These thoughts were bitter and grievous. It turned out that this whole world of nobles was too rude for Hania. Unfortunately my mother had not been at home for a long time, and we men had hands that were too rough; we had crushed between them the delicate flower thrown among us by fate. Blame hung over our whole house, and this blame must be effaced with my blood or Selim's. I was ready for either event.

Meanwhile the light of day had begun to look in with increasing force through my window. I quenched the candles burning on the table; it was almost daylight. Half-past four struck clearly in the hall of the house.

"Well, it is time!" thought I; and, throwing a cloak over my shoulders to hide the weapons in case some one met me, I went out of the station.

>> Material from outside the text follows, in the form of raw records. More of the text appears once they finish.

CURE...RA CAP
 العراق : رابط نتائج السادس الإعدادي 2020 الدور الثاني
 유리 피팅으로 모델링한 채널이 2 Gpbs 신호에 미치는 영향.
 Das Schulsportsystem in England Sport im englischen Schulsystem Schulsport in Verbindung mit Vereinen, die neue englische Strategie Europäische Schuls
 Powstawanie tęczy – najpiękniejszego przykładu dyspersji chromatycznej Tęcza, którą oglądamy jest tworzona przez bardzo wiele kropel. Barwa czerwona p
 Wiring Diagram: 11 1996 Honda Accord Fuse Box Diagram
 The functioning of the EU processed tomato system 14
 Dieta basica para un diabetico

While passing near the house, I noticed that the main door in the entrance, which was fastened at night usually by the jaws of an iron lion, was open. Evidently some one had gone out; hence I needed to take every precaution not to meet that person. Stealing along silently by the side of the front yard toward the linden-trees, I looked carefully on all sides, but it seemed to me as if everything round about were sleeping calmly. Only in the alley did I raise my head boldly, feeling sure that they would not see me now from the mansion. The morning was very clear and beautiful after yesterday's tempest. The sweet odor of wet lindens met me with great freshness in the alley. I turned on the left toward the forge, the mill, and the dam; that was the road to Vah's cottage. Sleep and weariness fled far away from me under the influence of the fresh morning and fine weather. I was full of a certain good hope; some internal forewarning told me that in that struggle which was to come, I should conquer. Selim used pistols like a master, but I was not inferior as a shot; in handling a sabre he surpassed me in skill, it is true, but to make up I was far stronger than he, to that degree stronger that he could hardly endure my strokes on his sabre. "And, moreover, come what may," thought I, "this is the end; and if it is not the solution, it will be the cutting of the Gordian knot which has bound me and stifled me so long. Besides, in good or bad faith, Selim has wrought great injustice on Hania, and he must atone for it."

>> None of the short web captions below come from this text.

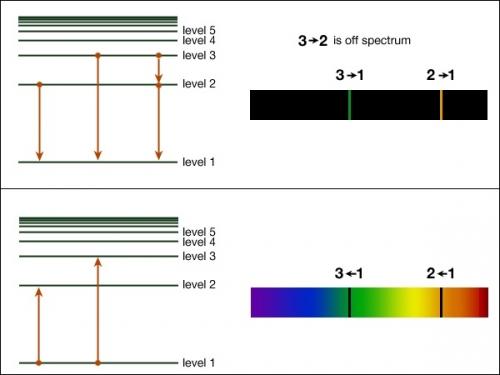 Gambar 3.8: Tingkatan energi elektron pada model Bohr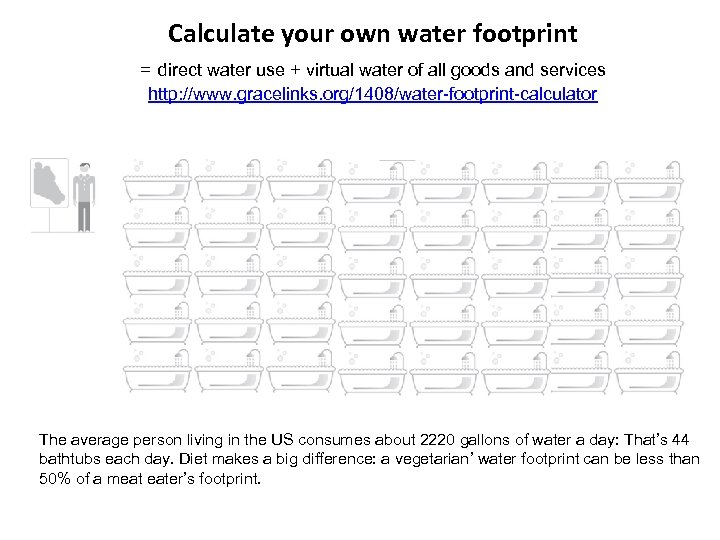 Calculate your own water footprint = direct water use + virtual water of all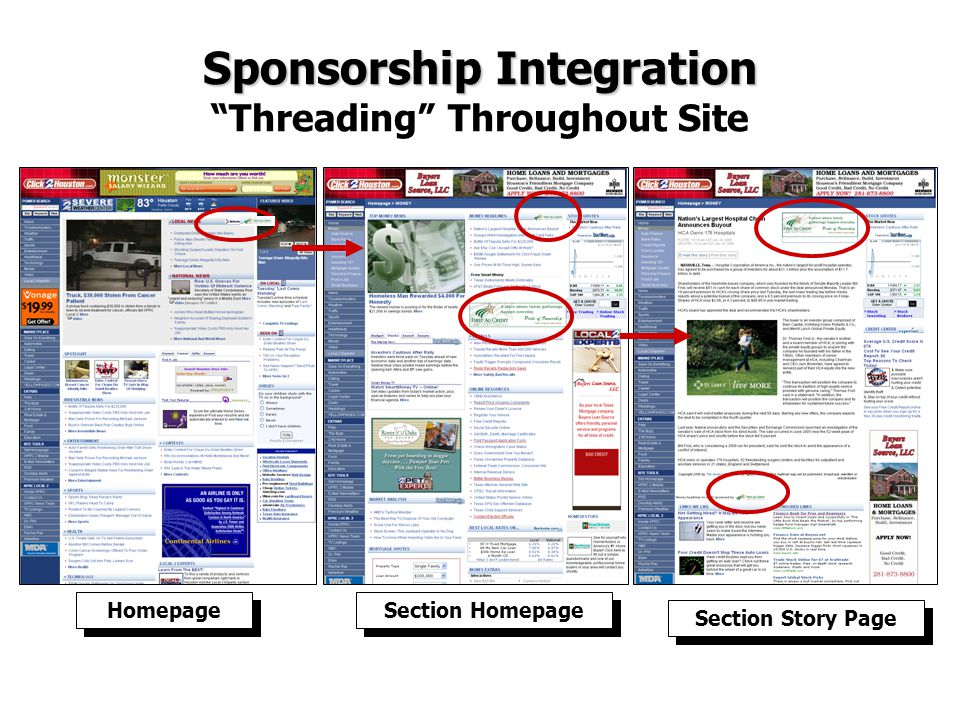 Sponsorship Integration Sponsorship Integration Threading Throughout Site Section Homepage Section Story Page Homepage
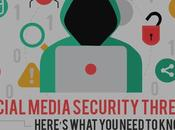Social Media Security Threats #Infographic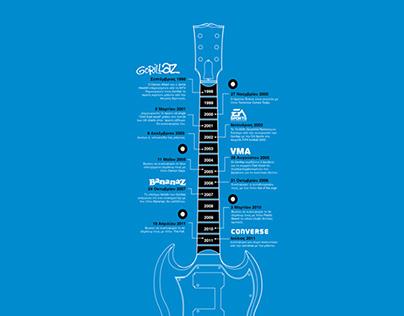 Infographics for Goethe institut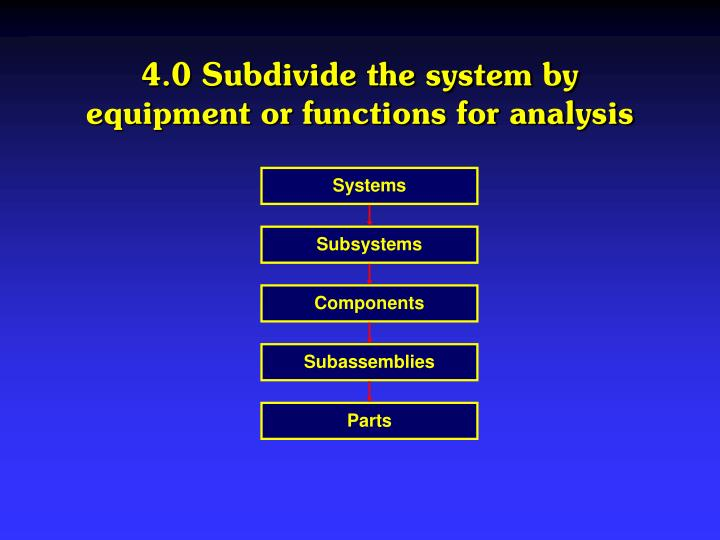 4.0 Subdivide the system by equipment or functions for analysis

Thus meditating, I reached the bank of the pond. Mist and steam had dropped from the air onto the water. Daylight had painted the blue surface of the pond with the colors of dawn. Early morning had only just begun. The air was growing more and more transparent; it was fresh everywhere, calm, rosy, quiet; only from the reeds came to my ears the quacking of wild ducks. I was near the sluices and bridge, when I stopped on a sudden, as if driven into the earth.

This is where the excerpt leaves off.